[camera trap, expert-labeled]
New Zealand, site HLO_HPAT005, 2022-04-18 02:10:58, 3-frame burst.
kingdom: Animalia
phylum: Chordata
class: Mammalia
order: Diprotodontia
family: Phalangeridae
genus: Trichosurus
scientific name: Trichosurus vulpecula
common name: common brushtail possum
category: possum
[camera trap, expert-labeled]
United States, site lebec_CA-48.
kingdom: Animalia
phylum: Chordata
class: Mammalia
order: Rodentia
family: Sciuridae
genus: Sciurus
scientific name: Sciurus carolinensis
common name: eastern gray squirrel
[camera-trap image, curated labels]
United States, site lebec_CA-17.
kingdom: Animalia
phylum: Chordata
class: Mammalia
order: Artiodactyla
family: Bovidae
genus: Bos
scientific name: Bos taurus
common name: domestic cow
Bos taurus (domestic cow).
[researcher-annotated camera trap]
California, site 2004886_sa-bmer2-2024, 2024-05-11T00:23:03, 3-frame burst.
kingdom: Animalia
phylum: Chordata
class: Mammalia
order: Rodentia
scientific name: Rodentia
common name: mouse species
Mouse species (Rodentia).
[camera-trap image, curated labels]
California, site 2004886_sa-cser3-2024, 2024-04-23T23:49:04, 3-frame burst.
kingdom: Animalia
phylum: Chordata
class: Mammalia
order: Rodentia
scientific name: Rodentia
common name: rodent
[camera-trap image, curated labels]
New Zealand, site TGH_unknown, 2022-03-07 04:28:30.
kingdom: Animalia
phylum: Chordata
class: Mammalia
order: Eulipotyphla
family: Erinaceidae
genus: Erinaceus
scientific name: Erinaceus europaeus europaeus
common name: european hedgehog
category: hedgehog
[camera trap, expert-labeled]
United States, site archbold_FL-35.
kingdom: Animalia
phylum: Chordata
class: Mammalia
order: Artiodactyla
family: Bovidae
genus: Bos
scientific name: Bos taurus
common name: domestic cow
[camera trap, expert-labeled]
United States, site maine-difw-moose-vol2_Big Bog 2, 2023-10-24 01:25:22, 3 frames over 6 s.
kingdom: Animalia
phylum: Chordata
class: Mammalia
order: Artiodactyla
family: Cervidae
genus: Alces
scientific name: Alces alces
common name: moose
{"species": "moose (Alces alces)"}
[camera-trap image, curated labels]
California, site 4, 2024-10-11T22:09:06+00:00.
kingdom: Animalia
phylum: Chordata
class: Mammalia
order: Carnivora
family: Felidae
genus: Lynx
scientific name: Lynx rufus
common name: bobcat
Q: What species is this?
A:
___
How to complete this task — Repeat the material word for word, with no line missing.

Output below —
[camera trap, expert-labeled]
New Zealand, site HLO_HPAT005, 2022-04-18 02:10:58, 3-frame burst.
kingdom: Animalia
phylum: Chordata
class: Mammalia
order: Diprotodontia
family: Phalangeridae
genus: Trichosurus
scientific name: Trichosurus vulpecula
common name: common brushtail possum
category: possum
[camera trap, expert-labeled]
United States, site lebec_CA-48.
kingdom: Animalia
phylum: Chordata
class: Mammalia
order: Rodentia
family: Sciuridae
genus: Sciurus
scientific name: Sciurus carolinensis
common name: eastern gray squirrel
[camera-trap image, curated labels]
United States, site lebec_CA-17.
kingdom: Animalia
phylum: Chordata
class: Mammalia
order: Artiodactyla
family: Bovidae
genus: Bos
scientific name: Bos taurus
common name: domestic cow
Bos taurus (domestic cow).
[researcher-annotated camera trap]
California, site 2004886_sa-bmer2-2024, 2024-05-11T00:23:03, 3-frame burst.
kingdom: Animalia
phylum: Chordata
class: Mammalia
order: Rodentia
scientific name: Rodentia
common name: mouse species
Mouse species (Rodentia).
[camera-trap image, curated labels]
California, site 2004886_sa-cser3-2024, 2024-04-23T23:49:04, 3-frame burst.
kingdom: Animalia
phylum: Chordata
class: Mammalia
order: Rodentia
scientific name: Rodentia
common name: rodent
[camera-trap image, curated labels]
New Zealand, site TGH_unknown, 2022-03-07 04:28:30.
kingdom: Animalia
phylum: Chordata
class: Mammalia
order: Eulipotyphla
family: Erinaceidae
genus: Erinaceus
scientific name: Erinaceus europaeus europaeus
common name: european hedgehog
category: hedgehog
[camera trap, expert-labeled]
United States, site archbold_FL-35.
kingdom: Animalia
phylum: Chordata
class: Mammalia
order: Artiodactyla
family: Bovidae
genus: Bos
scientific name: Bos taurus
common name: domestic cow
[camera trap, expert-labeled]
United States, site maine-difw-moose-vol2_Big Bog 2, 2023-10-24 01:25:22, 3 frames over 6 s.
kingdom: Animalia
phylum: Chordata
class: Mammalia
order: Artiodactyla
family: Cervidae
genus: Alces
scientific name: Alces alces
common name: moose
{"species": "moose (Alces alces)"}
[camera-trap image, curated labels]
California, site 4, 2024-10-11T22:09:06+00:00.
kingdom: Animalia
phylum: Chordata
class: Mammalia
order: Carnivora
family: Felidae
genus: Lynx
scientific name: Lynx rufus
common name: bobcat
Q: What species is this?
A:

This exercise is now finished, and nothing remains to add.